Nel corso dei decenni, il genere horror ha spesso dato spazio a protagoniste femminili di forte carattere. Classici come Rosemary’s Baby e Halloween, insieme a opere più recenti come Run Sweetheart Run e Promising Young Woman, mostrano come le donne possano affrontare i propri mostri con acume e determinazione fisica. Nel panorama contemporaneo, una figura femminile emergente spicca come un esempio di forza in questo genere. Nel film del 2020 I Blame Society, scritto e diretto da Gillian Wallace Horvat, la protagonista Gillian, interpretata dalla stessa Horvat, mostra come l’industria dominata dagli uomini possa essere sfidata. Horvat mette in scena una cineasta che si avvale della rabbia e della frustrazione accumulate per creare un progetto provocatorio in cui simula di essere un serial killer. Attraverso questo processo creativo, Gillian si pone l’obiettivo di dimostrare il suo talento e la sua visione artistica, nonché la sua capacità di competere con i suoi pari. Tuttavia, quando alcuni suoi colleghi maschi respingono il concetto di una protagonista forte come lei, Gillian decide di dare vita a un vero documentario su un serial killer, distinguenosi come una delle figure femminili più potenti del genere horror.
Qual è la trama di ‘I Blame Society’?

La trama inizia con un’intervista tra Gillian e il suo amico Chase, interpretato da Chase Williamson, anche co-sceneggiatore del film.
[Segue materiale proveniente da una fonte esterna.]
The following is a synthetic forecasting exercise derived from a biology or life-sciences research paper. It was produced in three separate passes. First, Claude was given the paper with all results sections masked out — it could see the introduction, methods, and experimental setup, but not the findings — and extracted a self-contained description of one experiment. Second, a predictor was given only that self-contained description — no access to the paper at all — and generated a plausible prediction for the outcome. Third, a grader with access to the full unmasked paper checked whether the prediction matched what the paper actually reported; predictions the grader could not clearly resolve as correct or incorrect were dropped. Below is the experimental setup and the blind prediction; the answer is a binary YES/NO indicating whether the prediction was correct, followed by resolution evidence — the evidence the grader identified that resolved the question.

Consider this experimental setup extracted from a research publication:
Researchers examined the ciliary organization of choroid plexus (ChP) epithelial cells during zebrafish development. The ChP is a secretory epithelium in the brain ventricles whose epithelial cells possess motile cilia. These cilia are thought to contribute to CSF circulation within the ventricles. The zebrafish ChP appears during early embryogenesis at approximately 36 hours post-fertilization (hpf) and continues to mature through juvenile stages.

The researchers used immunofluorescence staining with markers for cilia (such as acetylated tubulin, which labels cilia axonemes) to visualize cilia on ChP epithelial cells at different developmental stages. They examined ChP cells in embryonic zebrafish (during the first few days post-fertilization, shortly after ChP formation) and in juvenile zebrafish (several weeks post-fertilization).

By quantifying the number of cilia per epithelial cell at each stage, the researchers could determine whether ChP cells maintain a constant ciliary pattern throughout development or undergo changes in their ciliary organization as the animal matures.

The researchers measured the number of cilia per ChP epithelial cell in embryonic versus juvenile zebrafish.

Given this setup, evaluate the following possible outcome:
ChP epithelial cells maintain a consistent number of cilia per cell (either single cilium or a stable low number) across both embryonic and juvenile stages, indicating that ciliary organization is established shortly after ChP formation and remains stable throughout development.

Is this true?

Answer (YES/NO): NO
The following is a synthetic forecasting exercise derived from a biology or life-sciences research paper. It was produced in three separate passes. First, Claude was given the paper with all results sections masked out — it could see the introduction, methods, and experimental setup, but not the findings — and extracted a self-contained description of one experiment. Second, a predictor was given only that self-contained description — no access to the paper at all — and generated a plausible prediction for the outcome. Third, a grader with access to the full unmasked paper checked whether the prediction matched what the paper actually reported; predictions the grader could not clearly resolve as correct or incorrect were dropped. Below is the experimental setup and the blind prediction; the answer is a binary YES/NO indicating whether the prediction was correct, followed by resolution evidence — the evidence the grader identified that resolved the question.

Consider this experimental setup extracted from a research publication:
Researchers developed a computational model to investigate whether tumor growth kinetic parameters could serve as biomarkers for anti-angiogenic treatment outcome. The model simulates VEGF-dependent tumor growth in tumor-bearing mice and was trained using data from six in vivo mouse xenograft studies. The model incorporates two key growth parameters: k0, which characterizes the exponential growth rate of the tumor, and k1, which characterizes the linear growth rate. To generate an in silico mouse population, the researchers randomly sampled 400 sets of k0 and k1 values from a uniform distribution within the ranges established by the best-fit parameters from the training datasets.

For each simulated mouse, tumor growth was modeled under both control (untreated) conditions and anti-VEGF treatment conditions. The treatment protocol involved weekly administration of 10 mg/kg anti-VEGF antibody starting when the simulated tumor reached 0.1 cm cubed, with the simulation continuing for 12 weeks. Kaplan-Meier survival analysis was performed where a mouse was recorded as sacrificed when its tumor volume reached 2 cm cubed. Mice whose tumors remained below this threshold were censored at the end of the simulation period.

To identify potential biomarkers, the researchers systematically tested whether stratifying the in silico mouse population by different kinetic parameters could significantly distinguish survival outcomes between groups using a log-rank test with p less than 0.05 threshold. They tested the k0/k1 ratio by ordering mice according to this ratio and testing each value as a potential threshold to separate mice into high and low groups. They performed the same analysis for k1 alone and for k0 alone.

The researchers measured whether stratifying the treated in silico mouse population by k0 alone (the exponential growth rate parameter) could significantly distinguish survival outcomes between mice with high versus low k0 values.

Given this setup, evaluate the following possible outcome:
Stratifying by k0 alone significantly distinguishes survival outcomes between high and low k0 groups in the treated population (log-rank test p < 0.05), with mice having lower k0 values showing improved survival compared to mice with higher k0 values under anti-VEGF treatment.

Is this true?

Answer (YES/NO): NO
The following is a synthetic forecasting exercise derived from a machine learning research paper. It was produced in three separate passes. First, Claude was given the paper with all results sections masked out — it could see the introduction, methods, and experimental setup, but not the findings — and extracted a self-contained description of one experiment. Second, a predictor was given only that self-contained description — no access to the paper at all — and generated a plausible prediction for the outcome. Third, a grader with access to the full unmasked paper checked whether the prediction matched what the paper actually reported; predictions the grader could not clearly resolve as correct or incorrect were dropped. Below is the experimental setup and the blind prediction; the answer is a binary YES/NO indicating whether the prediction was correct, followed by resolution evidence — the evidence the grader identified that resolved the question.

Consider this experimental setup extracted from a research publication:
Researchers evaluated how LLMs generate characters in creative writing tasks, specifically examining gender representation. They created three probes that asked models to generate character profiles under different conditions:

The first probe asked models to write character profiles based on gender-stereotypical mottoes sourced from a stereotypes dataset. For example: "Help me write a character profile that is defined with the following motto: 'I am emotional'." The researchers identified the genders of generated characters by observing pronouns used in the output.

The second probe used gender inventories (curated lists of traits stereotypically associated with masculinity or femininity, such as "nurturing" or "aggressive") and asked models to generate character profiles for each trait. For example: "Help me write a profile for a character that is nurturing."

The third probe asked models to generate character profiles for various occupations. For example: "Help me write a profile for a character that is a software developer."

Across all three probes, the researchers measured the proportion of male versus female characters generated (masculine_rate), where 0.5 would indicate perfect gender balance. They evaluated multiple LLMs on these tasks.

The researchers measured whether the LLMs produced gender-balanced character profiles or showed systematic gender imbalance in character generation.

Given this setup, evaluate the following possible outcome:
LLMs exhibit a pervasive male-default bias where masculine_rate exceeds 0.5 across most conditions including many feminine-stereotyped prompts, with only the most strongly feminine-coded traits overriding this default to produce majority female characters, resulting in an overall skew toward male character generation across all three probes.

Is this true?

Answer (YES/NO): NO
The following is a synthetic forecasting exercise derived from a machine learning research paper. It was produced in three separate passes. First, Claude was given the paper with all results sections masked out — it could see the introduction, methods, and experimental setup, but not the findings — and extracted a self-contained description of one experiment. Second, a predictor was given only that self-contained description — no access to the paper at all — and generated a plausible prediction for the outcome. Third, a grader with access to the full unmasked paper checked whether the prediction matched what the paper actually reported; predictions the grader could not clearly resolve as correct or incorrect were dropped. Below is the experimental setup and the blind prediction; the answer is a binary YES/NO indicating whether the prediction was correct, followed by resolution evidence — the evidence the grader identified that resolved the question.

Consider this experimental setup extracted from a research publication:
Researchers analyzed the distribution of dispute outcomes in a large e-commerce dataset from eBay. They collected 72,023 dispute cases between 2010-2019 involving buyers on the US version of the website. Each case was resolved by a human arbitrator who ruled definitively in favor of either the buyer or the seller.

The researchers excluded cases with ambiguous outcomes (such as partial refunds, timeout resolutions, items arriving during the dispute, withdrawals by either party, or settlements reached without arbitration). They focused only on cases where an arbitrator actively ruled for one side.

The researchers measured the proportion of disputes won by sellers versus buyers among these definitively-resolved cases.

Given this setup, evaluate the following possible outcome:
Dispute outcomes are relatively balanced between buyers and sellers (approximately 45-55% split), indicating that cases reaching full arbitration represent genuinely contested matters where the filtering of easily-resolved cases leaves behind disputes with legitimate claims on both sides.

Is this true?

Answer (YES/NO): NO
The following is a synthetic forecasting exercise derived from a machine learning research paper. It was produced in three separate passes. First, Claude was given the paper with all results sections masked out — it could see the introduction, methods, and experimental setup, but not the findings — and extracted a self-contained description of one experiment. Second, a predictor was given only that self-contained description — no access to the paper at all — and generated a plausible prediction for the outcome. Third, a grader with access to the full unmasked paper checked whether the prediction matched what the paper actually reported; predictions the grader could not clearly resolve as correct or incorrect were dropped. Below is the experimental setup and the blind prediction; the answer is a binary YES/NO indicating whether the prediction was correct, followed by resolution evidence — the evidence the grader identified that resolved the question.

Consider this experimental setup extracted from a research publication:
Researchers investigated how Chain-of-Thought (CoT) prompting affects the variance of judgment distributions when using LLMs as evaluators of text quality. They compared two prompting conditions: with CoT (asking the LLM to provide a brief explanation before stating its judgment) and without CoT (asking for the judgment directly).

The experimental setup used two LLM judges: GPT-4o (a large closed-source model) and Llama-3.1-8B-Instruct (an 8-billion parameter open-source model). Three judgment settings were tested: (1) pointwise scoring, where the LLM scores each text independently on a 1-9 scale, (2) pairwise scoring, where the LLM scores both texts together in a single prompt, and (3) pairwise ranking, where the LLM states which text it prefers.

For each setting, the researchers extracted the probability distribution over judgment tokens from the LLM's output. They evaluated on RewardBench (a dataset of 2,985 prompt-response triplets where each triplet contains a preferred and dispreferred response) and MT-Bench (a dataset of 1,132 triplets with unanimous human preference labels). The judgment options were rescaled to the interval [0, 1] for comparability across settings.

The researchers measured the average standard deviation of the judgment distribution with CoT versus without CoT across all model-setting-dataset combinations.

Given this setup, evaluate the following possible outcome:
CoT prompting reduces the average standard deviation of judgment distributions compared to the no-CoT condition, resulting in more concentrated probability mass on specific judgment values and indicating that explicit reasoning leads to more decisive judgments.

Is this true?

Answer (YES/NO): YES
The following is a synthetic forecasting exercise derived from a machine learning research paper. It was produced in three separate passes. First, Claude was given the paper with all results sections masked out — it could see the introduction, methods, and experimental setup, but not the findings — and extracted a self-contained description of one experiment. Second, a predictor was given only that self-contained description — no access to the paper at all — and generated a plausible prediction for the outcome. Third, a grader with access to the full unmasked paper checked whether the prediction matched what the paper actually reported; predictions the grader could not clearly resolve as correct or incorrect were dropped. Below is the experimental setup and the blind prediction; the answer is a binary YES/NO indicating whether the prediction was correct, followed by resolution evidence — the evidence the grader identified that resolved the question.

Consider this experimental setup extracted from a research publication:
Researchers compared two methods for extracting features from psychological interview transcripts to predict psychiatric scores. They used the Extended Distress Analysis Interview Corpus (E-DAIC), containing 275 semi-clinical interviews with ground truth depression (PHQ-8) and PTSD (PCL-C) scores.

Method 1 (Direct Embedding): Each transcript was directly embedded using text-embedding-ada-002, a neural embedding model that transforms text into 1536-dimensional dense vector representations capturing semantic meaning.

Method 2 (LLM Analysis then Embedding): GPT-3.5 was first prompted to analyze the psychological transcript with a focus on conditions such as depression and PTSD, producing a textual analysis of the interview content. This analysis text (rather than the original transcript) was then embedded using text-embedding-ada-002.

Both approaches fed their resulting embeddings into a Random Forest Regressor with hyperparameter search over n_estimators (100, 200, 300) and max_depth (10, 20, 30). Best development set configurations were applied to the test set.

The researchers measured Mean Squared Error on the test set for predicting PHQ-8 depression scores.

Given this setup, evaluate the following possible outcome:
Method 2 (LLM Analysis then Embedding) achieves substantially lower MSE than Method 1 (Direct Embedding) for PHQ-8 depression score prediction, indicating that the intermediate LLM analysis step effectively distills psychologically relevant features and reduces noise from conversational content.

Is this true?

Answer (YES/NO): NO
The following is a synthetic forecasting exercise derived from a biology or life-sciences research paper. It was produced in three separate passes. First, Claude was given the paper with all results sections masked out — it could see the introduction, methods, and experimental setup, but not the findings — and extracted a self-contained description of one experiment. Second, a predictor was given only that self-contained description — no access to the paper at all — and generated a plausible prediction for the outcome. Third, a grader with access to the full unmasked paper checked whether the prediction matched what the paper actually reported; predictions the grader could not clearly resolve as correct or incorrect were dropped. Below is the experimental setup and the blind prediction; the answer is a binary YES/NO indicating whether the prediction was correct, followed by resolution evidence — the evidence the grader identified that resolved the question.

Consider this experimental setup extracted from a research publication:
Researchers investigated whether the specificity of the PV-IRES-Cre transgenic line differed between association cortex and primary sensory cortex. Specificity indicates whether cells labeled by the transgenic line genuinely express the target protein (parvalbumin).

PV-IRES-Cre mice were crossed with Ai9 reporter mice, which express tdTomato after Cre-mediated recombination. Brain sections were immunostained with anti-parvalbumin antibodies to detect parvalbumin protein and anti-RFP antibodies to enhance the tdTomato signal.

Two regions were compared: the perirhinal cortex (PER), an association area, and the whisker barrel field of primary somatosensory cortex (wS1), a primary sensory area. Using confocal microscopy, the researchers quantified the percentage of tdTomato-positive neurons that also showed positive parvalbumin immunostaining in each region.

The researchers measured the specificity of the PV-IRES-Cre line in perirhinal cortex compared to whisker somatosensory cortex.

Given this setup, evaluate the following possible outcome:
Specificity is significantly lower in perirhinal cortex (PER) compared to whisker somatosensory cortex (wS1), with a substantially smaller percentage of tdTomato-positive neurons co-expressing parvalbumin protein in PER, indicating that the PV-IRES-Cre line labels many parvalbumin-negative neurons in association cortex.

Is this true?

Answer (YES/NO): NO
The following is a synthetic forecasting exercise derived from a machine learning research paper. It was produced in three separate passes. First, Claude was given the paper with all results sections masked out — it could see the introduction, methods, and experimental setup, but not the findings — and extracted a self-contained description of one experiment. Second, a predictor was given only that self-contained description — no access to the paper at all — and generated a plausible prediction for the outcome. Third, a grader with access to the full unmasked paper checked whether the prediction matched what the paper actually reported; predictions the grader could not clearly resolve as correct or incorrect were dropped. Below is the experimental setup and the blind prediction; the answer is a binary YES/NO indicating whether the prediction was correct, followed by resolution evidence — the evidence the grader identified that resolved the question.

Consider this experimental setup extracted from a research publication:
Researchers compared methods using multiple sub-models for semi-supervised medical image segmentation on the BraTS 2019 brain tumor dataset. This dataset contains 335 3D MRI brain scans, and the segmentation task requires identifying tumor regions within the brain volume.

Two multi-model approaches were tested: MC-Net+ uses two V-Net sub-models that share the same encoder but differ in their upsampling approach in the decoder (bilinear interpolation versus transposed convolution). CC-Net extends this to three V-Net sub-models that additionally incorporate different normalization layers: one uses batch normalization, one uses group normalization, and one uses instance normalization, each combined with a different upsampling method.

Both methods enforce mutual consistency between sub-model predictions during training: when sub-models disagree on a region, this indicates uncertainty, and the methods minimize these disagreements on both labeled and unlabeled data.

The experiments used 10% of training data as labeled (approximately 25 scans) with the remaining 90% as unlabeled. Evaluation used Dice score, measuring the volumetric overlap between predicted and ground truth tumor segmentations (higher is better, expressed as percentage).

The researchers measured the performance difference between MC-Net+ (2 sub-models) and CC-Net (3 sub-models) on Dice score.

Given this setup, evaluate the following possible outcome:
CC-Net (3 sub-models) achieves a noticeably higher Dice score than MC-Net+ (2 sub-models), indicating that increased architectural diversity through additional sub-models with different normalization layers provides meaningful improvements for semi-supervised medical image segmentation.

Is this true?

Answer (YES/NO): NO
La conversazione prende una piega inaspettata quando Gillian propone di recarsi nell’appartamento di Chase per stabilire un piano su come uccidere la sua fidanzata. Secondo quanto descritto, quando un progetto cinematografico viene rifiutato dal suo manager e lei viene abbandonata come cliente, Gillian resuscita l’idea del documentario per vendetta, decidendo di creare la sua arte secondo le proprie regole, senza cercare il consenso maschile. Comincia così una serie di crimini, inizialmente con piccoli furti per sviluppare un gusto per l’illegalità, per poi passare a osservare e pianificare attacchi contro vittime designate. Gillian si trasforma in un personaggio complesso e affascinante, capace di guadagnare la simpatia del pubblico nonostante i suoi atti omicidi.
‘I Blame Society’ e la creazione di una protagonista complessa e forte
Nel portare sul grande schermo un personaggio così sfaccettato, Horvat invita il pubblico a interrogarsi sul proprio codice etico sostenendo una protagonista dagli aspetti moralmente ambigui. Gillian non accetta un no come risposta, vedendo nei rifiuti una sfida. Affronta il mondo cinematografico maschile con determinazione e risolutezza, simulando perfettamente il ruolo di una serial killer. Horvat forza lo spettatore a confrontarsi con domande morali riguardo all’omicidio, proponendo una figura che si distingue tra film simili, come Behind the Mask: The Rise of Leslie Vernon e altri lavori affini. Gillian sfugge a ogni categorizzazione e rompe gli schemi, rendendo imprevedibili i suoi omicidi, che spaziano da avvelenamenti a classiche pugnalate.
In I Blame Society, Gillian si evolve da una persona apparentemente insignificante a un’agile assassina, la cui maggiore colpa sembra essere quella di non aver commesso prima tali azioni discutibili. Il fascino del suo personaggio è essenziale per il successo del film. Gillian riesce ad affermarsi come una delle figure femminili più memorabili nell’ambito dell’horror, sebbene non ancora un nome di spicco nel genere. Questo film, attraverso gli occhi di Gillian, ci offre la possibilità di esplorare una rappresentazione complessa e sfidante della femminilità nel contesto di un genere tradizionalmente dominato da figure maschili.
In definitiva, I Blame Society non solo mette in discussione i convenzionali archetipi dell’horror, ma arricchisce anche la conversazione su come le donne possono e devono essere rappresentate in modo complesso e articolato sul grande schermo.